→ **DOCUMENT SEGMENT**:
━━━━━━━━━━━━━━━━

Instagram, Instagram, wherefore art thou, Instagram — and why?
I guess it must be good for something.
But not a day goes by that someone isn’t apologizing or being shamed, slammed or threatened because of something they posted on Instagram.
Is it worth it to put a comment or photo on Instagram?
People: People are mean. When are you going to learn?
It sounds like you can troll and run. Or leave your fingerprints and start a feud.
Who needs this? One billion is who.
As of May 2019, Instagram had 1 billion users.
I keep noticing celebrities and others apologizing for or pouting about something on their Instagram accounts.
No one is forced into social media, except, I suppose, by the urgency of peer pressure.
But by now it should be apparent that almost anything posted is likely to be subjected to ridicule, flak, and (a word that social media seemed to spawn) shaming.
Yahoo! must think informing us whenever a personality is shamed is a requisite of good journalism.
And it seems some personalities can’t win. I’d name them, but it would just be dogpiling, like ballplayers used to do after a walk-off home run. Now they simply gather and hop up and down near home plate.
I don’t have any evidence, but I am going to pretend I do and say many of us have taken to the internet as never before during the coronavirus as a source of entertainment as well as information.
There sits a celebrity wearing a mask or not wearing a mask, or scoffing at local no-gathering ordinances, hosting a bash.
Remember barbershops? Before appointments became routine, you’d wait your turn and look at magazines and newspapers that you’d never see anywhere else. It’s where I first saw the National Enquirer. The lurid headlines beckoned me.
“Dachshund abducted by aliens, becomes their leader.”

━━━━━━━━━━━━━━━━

→ **DATA FOR REVIEW**:
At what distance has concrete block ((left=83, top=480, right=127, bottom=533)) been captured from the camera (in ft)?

━━━━━━━━━━━━━━━━

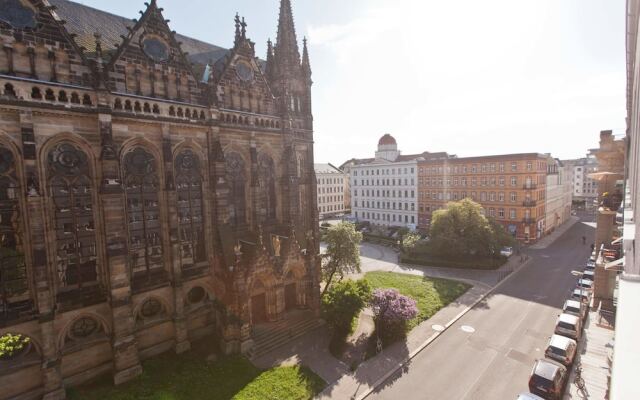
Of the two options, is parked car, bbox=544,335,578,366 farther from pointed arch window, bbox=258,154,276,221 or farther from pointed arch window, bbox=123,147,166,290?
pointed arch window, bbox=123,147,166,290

━━━━━━━━━━━━━━━━

→ **WORK TASK 1**:
Extract from the column on Instagram the stretch from "But not a day" through "photo on Instagram?".
→ **WORK TASK 2**:
Answer these questions using the column on Instagram.
(a) How many users did Instagram have as of May 2019?
(b) What do ballplayers now do after a walk-off home run, instead of dogpiling?
(c) Where did the writer first see the National Enquirer?
→ **WORK TASK 3**:
Write what comes next in the column on Instagram, starting after its last sentence.
The listing has no role in this work.

→ **ANSWER SPACE 1**:
But not a day goes by that someone isn’t apologizing or being shamed, slammed or threatened because of something they posted on Instagram.
Is it worth it to put a comment or photo on Instagram?

→ **ANSWER SPACE 2**:
(a) 1 billion
(b) They gather and hop up and down near home plate.
(c) At a barbershop

→ **ANSWER SPACE 3**:
Who isn’t fascinated by the behavior of others?
The behavior of others is credited with the genesis of an expression.
“What was he thinking?”
Jay Leno famously asked Hugh Grant, “What were you thinking?”
If none of us made bad choices, we’d have no news, no documentaries, no films, no literature, and fewer attorneys.
Human behavior frequently exasperates me. But a person’s weight loss or gain or plastic surgery has never caused me to berate or belittle them online.
One study showed that graffiti is progressive. Someone tags a wall and it gives others permission to do the same.
There was a back-and-forth debate online about a photo posted by a woman you may know that showed her, fully clothed, with her husband, fully clothed. It was criticized because of the location of her husband’s hand on her body.
There are far racier hamburger commercials, but for certain conservatives it was highly inappropriate and deserving of backlash.
I am not on social media. Good thing. If I were I can only imagine.
“Don’t you own a comb?”
“Looks like you’ve discovered donuts.”
Kids (remember Art Linkletter) say the darndest things. So does everyone else. Some of us even do the darndest things.